Figure 2.

Major mechanisms of double-strand break repair. NHEJ, Non-Homologous End Joining. DNA ends are protected by KU70/KU80, which prevents their end-processing. When the ends are incompatible, a segment of up to four nucleotides is detected, Artemis eliminates the remaining incompatible segments and ligation is carried out by LIGIV-XRCC4. This pathway can repair a DSB without chromosome modification; however, during S/G2 and in the presence of several DSBs, it is considered prone to generate chromosomal alterations. HR, Homologous Recombination. This pathway is only available during the S/G2 phases of the cell cycle since it requires a homologous template; HR is the best choice to maintain sequence fidelity because in general it repairs in an error-free manner. A ssDNA 3′ overhang is produced by the action of the MRN-CtIP complex; it is first covered by RPA proteins which are later replaced by RAD51 to form the nucleoprotein strand that will carry out the invasion of the DNA of the sister chromatid in order to use it as a template to restore the continuity of the original nucleotide sequence.
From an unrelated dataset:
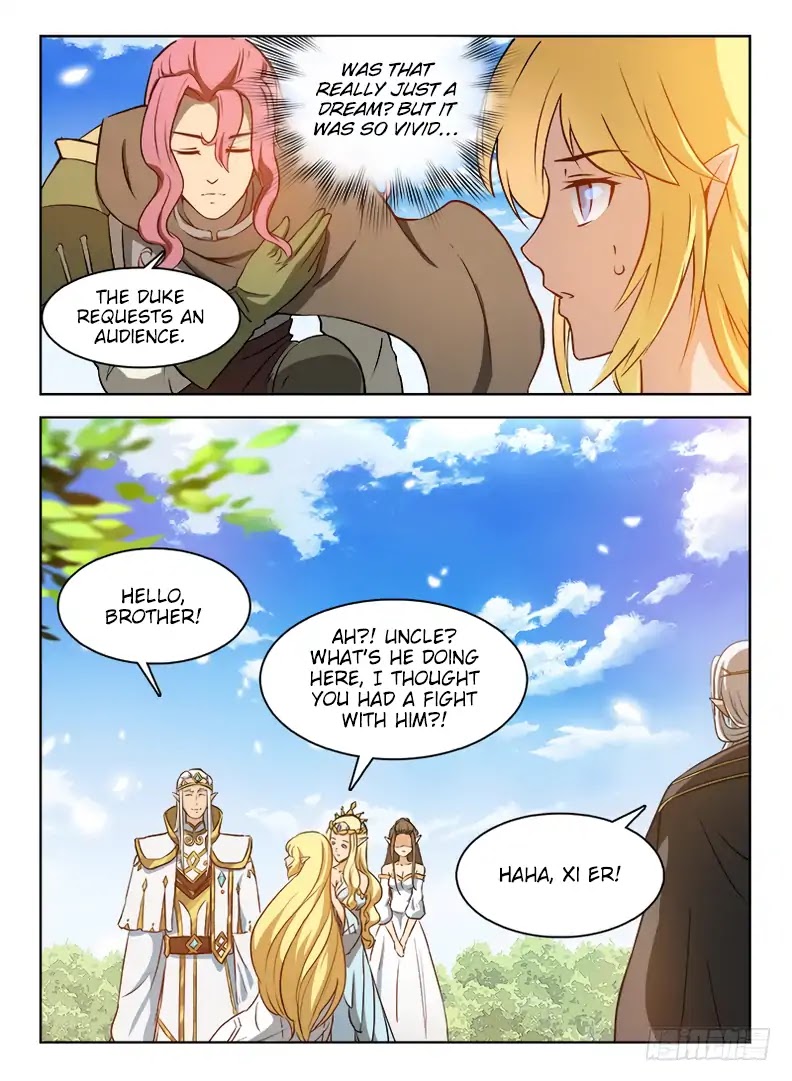 Hunter Age Chapter 60 page 6 - Chapter 60: Realisation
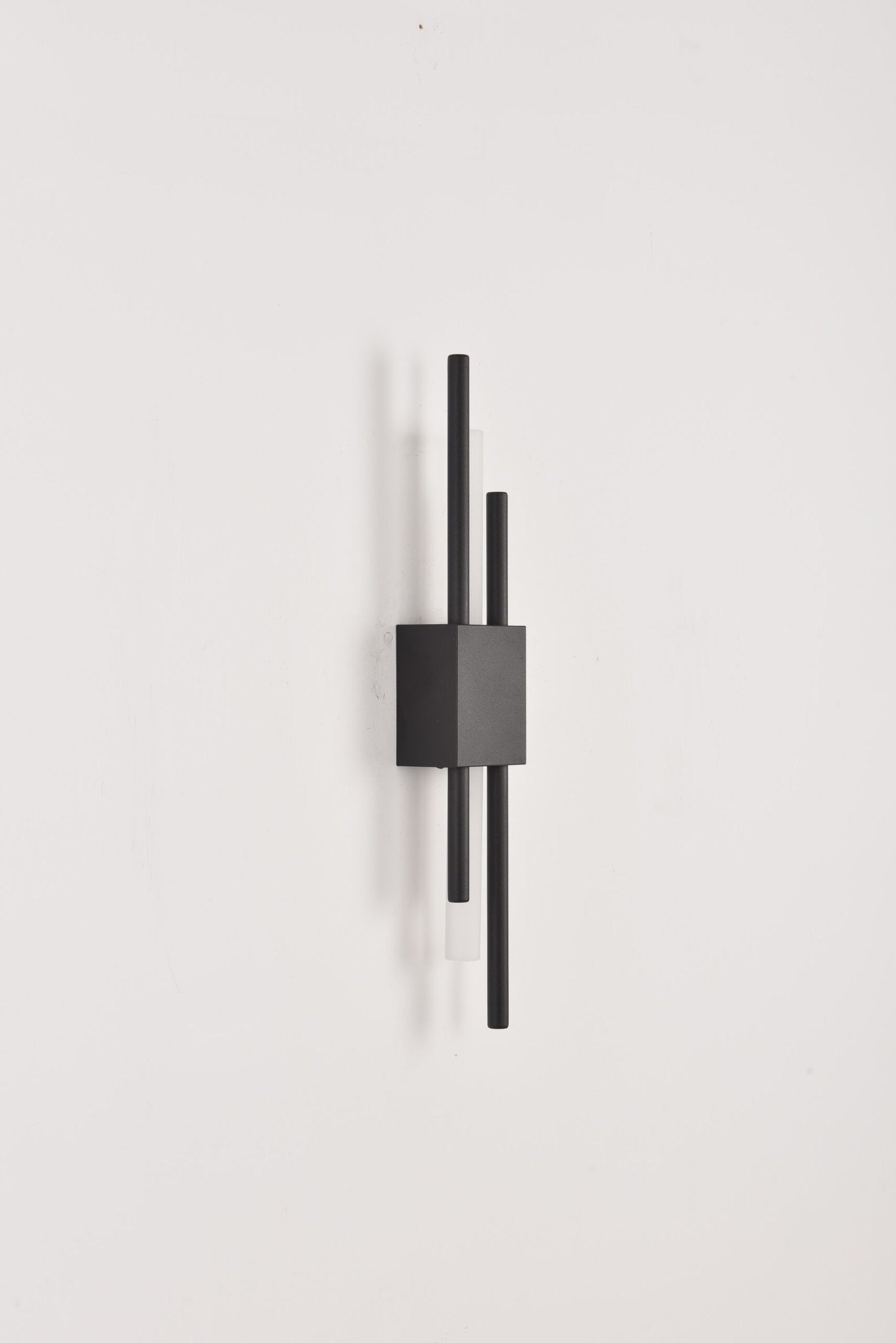 Wandlamp Zenith in zwart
MMEJ, Microhomology-Mediated End Joining. PARP1 prevents KU70/KU80 binding to DNA ends and allows the recruitment of MRN-CtIP to initiate end-resection, creating a short 3′ overhang. This overhang is preferentially covered by HMCES which channels the damage to be repaired by MMEJ instead of HR. PARP1-POLQ search for microhomology of 2–20 bp and align the strands. The resulting flaps are eliminated by XPF/FANCQ-FEN1. Alternatively, POLQ can direct DNA synthesis to add nucleotides to make DNA ends compatible; this end processing generates in situ deletions and duplications. In addition, if this pathway is active during S/G2, and several DSBs coincide in time and space, gross chromosomal aberrations are formed because, similar to NHEJ, they do not require long stretches of homology to ligate the DNA ends [23,26]. * RPA or HMCES (5-hydroxymethylcytosine binding, embryonic stem cell-specific protein) [26,28].